Looking at my options and bearing mind my inexperience in making real espressos/espressi(?) I was looking at the following combinations of options:

1. Sage Dual Temp Pro (as the BE wouldn't fit with the bean hopper under the cupboards) and a Eureka Mignon Specialita

2. Sage Dual Temp Pro and a Niche Zero

3. Nuova Simonelli Oscar II and a Eureka Mignon Specialita or Niche Zero

So, taking the espresso machine and grinder question seperately:

The Oscar II is I gather a better machine than the DTP, and a HX which means the ability to steam the milk at the same time as pull a shot. That's not a particularly big selling point for me however as I usually just drink espressos and americanos. It's also on the limits of the space at I think about 40cm in height, which makes the steam paddle lever a bit tight and the water tank awkward to refill, particularly important considering the likelihood of running through the tank reasonably quickly flushing it. Is the Oscar II sufficiently better than the DTP, bearing in mind by newb status and the potential issue of space to warrant buying instead, or would I be better served with the DTP at this stage?

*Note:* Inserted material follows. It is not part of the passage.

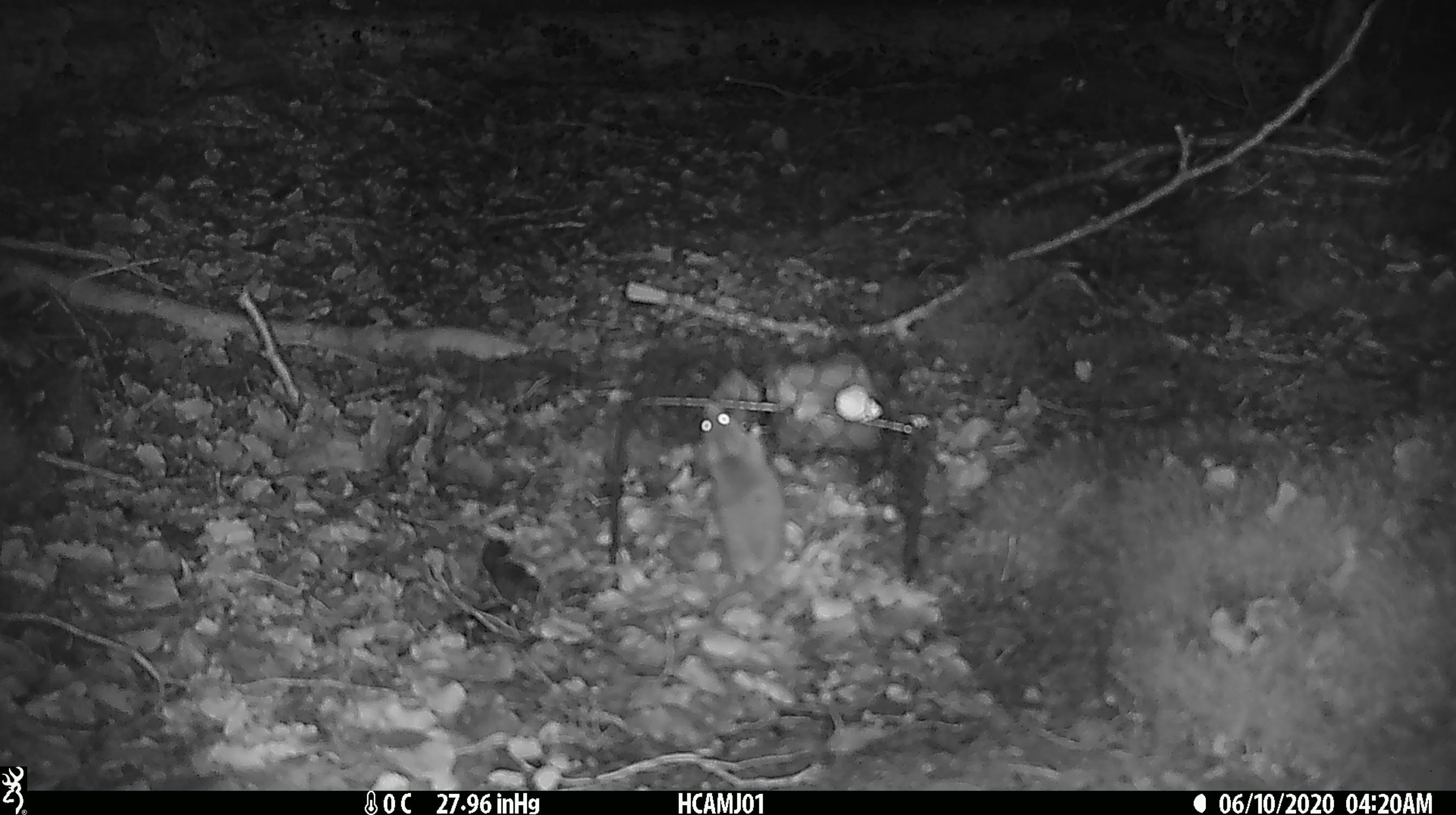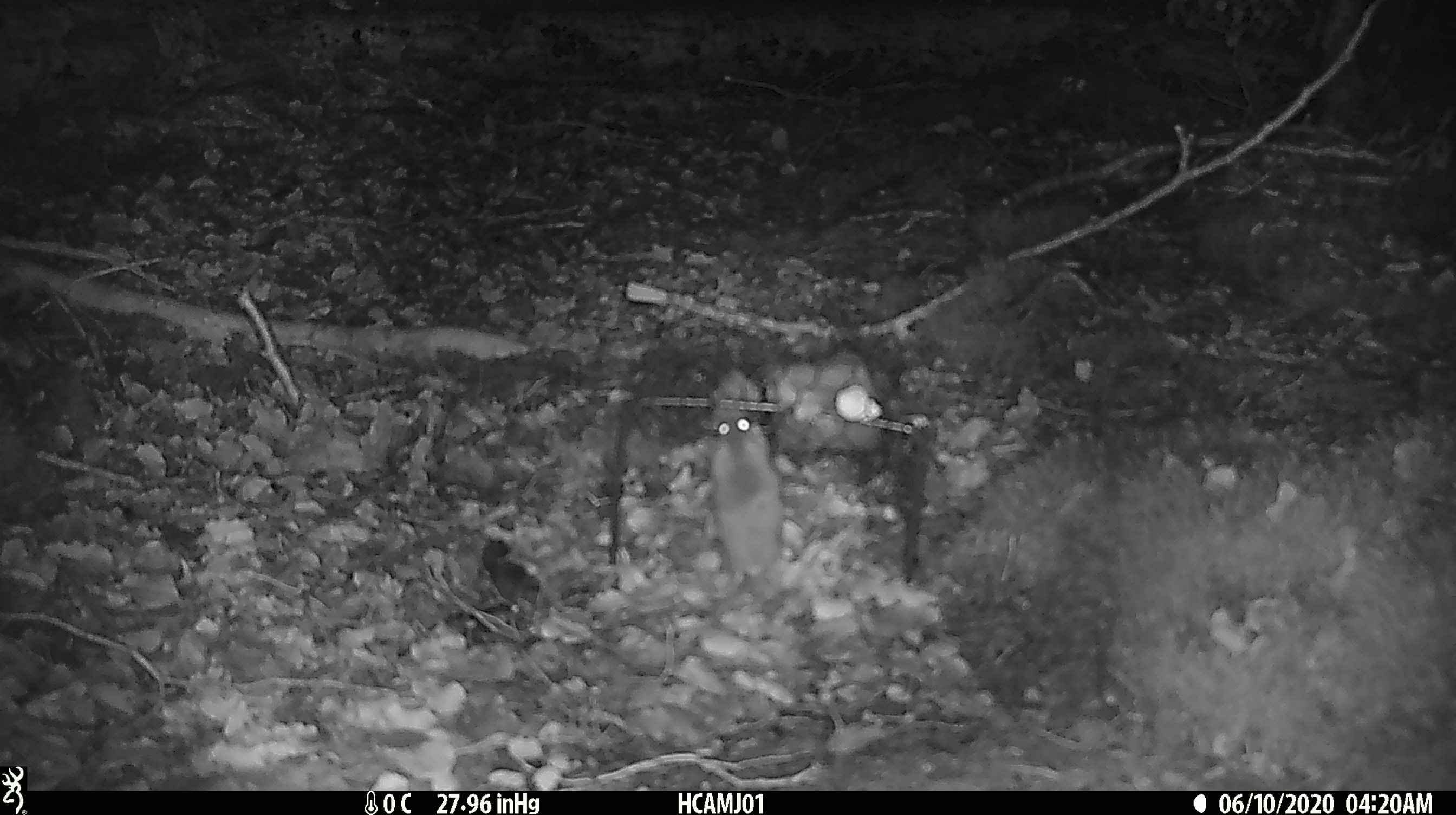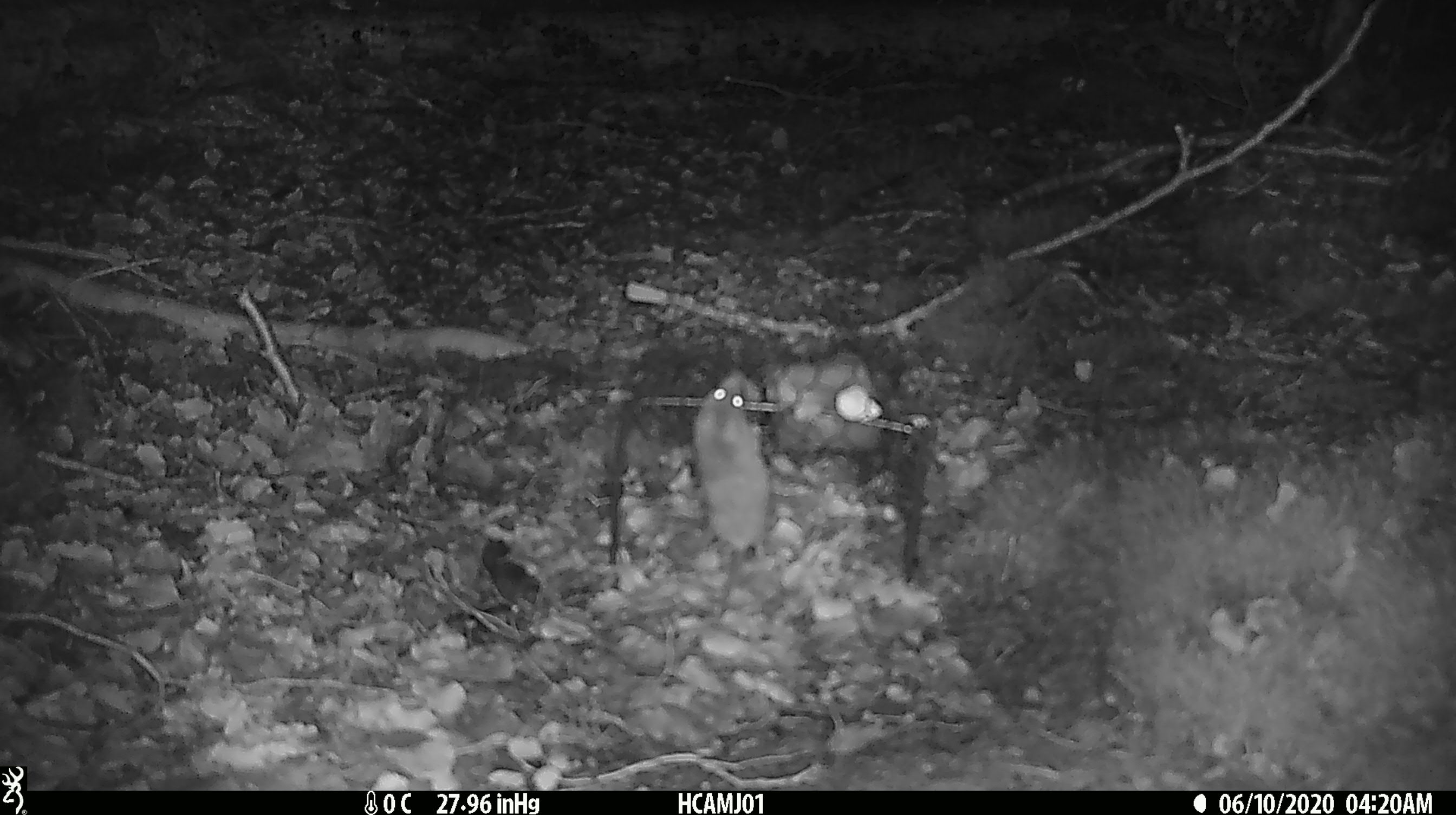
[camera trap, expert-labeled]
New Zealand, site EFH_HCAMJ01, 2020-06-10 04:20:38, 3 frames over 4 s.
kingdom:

The Eureka Mignon Specialita both fits the height issue and is stepless, as is true of the Niche Zero. Is the Niche worth the extra £100 or so? I have read the (frankly rather confusing in places) threads talking about ground retention and replacement, clumping and the relative merits of flat v conical burrs, but I'd appreciate some advice for someone essentially starting out in this, not with umpteen other grinders in their possession.

Thanks & Rgds

Stewart


----------



## All_a_Mort (Jan 28, 2019)

Or should I be looking at an old Gaggia Classic from ebay?

These two listings are of a 2004 model with an OPV mod or an ancient 1999 model

I don't know enough about the Gaggia ones to know a good one from a dud, though I gather these two are from the good pre-2015 and pre-Philips period with 1425w.


----------